Minha Querida Helena,
Temerosamente, digitei o teu
número. Respondeste-me questionando porque não te tinha ligado antes. O meu
coração estremeceu de alegria, embora, crendo não te ter ouvido bem, a tenha
silenciado. Fiquei na expectativa doutros sinais. Perguntaste-me porque não
toquei à tua companhia, quando, deambulando, acabei por me achar ontem em
Barcelos, visitando a feira do livro. Acreditei então ter-te entendido bem.
Disseste-me, também, que
tinhas estado a arrumar os teus papéis e a casa. Pretendi ver nisso um sinal de
retorno à vida, um indício de que posso ter esperança de ver novamente
balouçar-te nos lábios um sorriso. Desejaria antes uma gargalhada mas um
sorriso é sempre um sorriso ... meu amor.
Envolvido nos meus
pensamentos, de coração aliviado, interrogo-me sobre se o que percebi em ti
será um momento de acalmia ou o emergir de um novo ciclo. Desejaria que as nuvens tivessem descarregado tudo
quanto houvessem que largar e o azul do céu se afirmasse com todo o brilho
próprio desta Europa do sul. Assiste-me a esperança de que retomes a rua, os
livros, os teus poemas, a força que ousavas pôr nas tuas atitudes e convicções.
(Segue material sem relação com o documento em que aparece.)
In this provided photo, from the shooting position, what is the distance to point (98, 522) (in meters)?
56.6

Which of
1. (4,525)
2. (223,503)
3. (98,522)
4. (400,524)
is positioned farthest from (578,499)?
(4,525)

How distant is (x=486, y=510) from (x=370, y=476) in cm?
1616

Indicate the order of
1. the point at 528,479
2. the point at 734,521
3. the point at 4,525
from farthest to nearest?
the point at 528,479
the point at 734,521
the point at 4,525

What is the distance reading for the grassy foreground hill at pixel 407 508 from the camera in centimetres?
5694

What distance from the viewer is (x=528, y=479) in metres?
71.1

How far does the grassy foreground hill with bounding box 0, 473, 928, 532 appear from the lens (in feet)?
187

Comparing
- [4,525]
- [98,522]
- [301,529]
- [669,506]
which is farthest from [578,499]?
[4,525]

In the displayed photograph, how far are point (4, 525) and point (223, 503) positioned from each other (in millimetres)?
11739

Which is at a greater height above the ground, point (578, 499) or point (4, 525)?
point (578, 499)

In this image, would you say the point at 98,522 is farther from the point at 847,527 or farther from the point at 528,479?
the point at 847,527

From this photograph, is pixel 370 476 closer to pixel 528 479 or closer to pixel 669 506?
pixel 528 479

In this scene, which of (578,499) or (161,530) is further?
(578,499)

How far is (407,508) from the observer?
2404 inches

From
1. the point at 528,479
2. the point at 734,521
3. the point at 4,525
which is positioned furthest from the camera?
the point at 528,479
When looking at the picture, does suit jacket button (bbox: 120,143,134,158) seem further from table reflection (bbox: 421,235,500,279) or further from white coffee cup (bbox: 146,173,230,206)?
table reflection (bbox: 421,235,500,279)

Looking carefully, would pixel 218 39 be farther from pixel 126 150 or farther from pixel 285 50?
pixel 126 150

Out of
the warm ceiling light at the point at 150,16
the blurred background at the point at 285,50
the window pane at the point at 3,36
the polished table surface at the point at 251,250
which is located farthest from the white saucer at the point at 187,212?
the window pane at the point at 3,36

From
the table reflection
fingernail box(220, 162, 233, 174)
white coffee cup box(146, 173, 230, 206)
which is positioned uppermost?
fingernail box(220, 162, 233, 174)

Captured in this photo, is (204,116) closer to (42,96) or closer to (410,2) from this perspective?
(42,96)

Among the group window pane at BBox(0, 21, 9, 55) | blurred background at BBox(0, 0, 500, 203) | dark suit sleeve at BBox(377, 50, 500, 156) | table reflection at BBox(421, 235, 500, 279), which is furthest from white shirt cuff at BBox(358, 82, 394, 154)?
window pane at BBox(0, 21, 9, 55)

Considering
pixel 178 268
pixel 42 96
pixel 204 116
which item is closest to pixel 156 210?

Se, nesse frémito de vida, quiseres buscar repouso nos meus braços tanto melhor
para mim mas importante, importante mesmo é ter-te de regresso à luta.
Li no jornal de hoje as
desventuras de um país à espera de ter Governo e as acrimónias dos que, na sua
segurança, não perdoam a insegurança do Presidente da República e, mais do que
a insegurança, a generosidade posta por ele na sua decisão de entregar a
formação do governo a um macaqueador da política. Não tenho a este propósito a
segurança dos que aqui invoco e, tenho, por contrapartida, grande consideração
pelos que conseguem pôr bondade onde a maioria põe interesses, hipocrisia,
mesquinhez. Vou ficar a aguardar. Vou esperar pelo que dá este macaquear da
política americana no melhor estilo reaganiano. A necessidade de eleições
parece-me também a mim certa, mas lá para a primavera do próximo ano. Até lá,
vou ficar na expectativa (desejara que fora a expectativa de termos um governo
e um projecto económico para Portugal
mas, por esses, vamos ter que aguardar
muito mais).
Li o jornal embora o meu pensamento estivesse centrado em ti, nesta esperança de um sorriso teu, meu amor.